[start PASSAGE SHOWN]
The best advice she can give other women, Joann says, is this: “At the end of the day, you have to believe in yourself. If you don’t believe in yourself, others won’t either.”
Joann became a model for everyone in journalism with her devotion to reporting, her tirelessness, her nose for scoops, the impact of her stories and her integrity. She never sought accolades, but she worked hard because that was her job and she was good at it. She embodies the best of the profession and the high standards of the Loeb Awards.
Joann retired in April 2018, nearly 50 years after her first byline. Since then, as a freelancer, she has had four more.

Walt Mossberg
When Walt Mossberg started his career in tech more than two decades ago, he began his first "Personal Technology" column with this prescient sentence: "Personal computers are just too hard to use, and it isn't your fault."
Hard to use. Yep. Isn't your fault. Double truth.
With those simple and forthright words, the most significant career in tech journalism was launched. It has changed the way most of us think about all the gadgets and digital change that has overwhelmed our lives ever since.
[end PASSAGE SHOWN]
◆ **YOUR TASKS**
A. Write out the passage about Joann and Walt Mossberg between "Joann became a" and "had four more.", inclusive.
B. Answer these from the passage about Joann and Walt Mossberg:
(i) In what month and year did Joann retire?
(ii) How many bylines has Joann had as a freelancer since retiring?
(iii) What was the title of Walt Mossberg's column?
C. Extend the passage about Joann and Walt Mossberg, picking up after its final sentence.
The lines that come after the passage about Joann and Walt Mossberg are separate material.
[start SUPPLIED DATA]
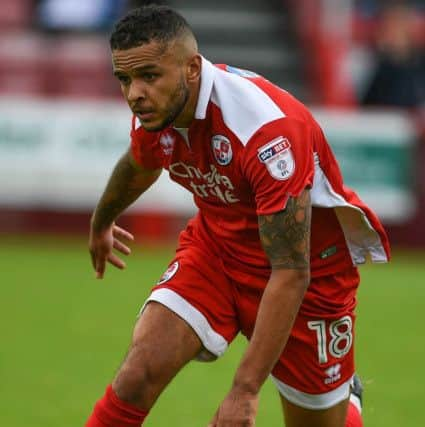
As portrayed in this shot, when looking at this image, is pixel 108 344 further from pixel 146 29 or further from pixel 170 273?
[end SUPPLIED DATA]
◆ **WRITTEN RESPONSES**
A.
Joann became a model for everyone in journalism with her devotion to reporting, her tirelessness, her nose for scoops, the impact of her stories and her integrity. She never sought accolades, but she worked hard because that was her job and she was good at it. She embodies the best of the profession and the high standards of the Loeb Awards.
Joann retired in April 2018, nearly 50 years after her first byline. Since then, as a freelancer, she has had four more.

B.
(i) April 2018
(ii) Four
(iii) "Personal Technology"

C.
Throughout this digital invasion, Walt has been an unfailingly ethical, fair and savvy guide, leading his readers through a complex landscape and putting them at the center of everything he does. That's no small thing. Tech journalism had long been (and still is) littered with fanboy writers who can only seem to cheerlead everything that emerges from Silicon Valley. Even if it was too often not fully formed, and not nearly ready for the average consumer to use. Walt has never done that. Speaking with respect and in plain English to those who have relied on him over the years, he never made the mistake of descending into cynicism or its ugly sibling, snark. When Walt didn't like something, he said so; when he did, he didn't hide his enthusiasm for good work well done. That balance is harder to strike than you might imagine. Being loud and opinionated too often seems to win over an opinion based on rigorous reporting, analysis and, most of all, experience.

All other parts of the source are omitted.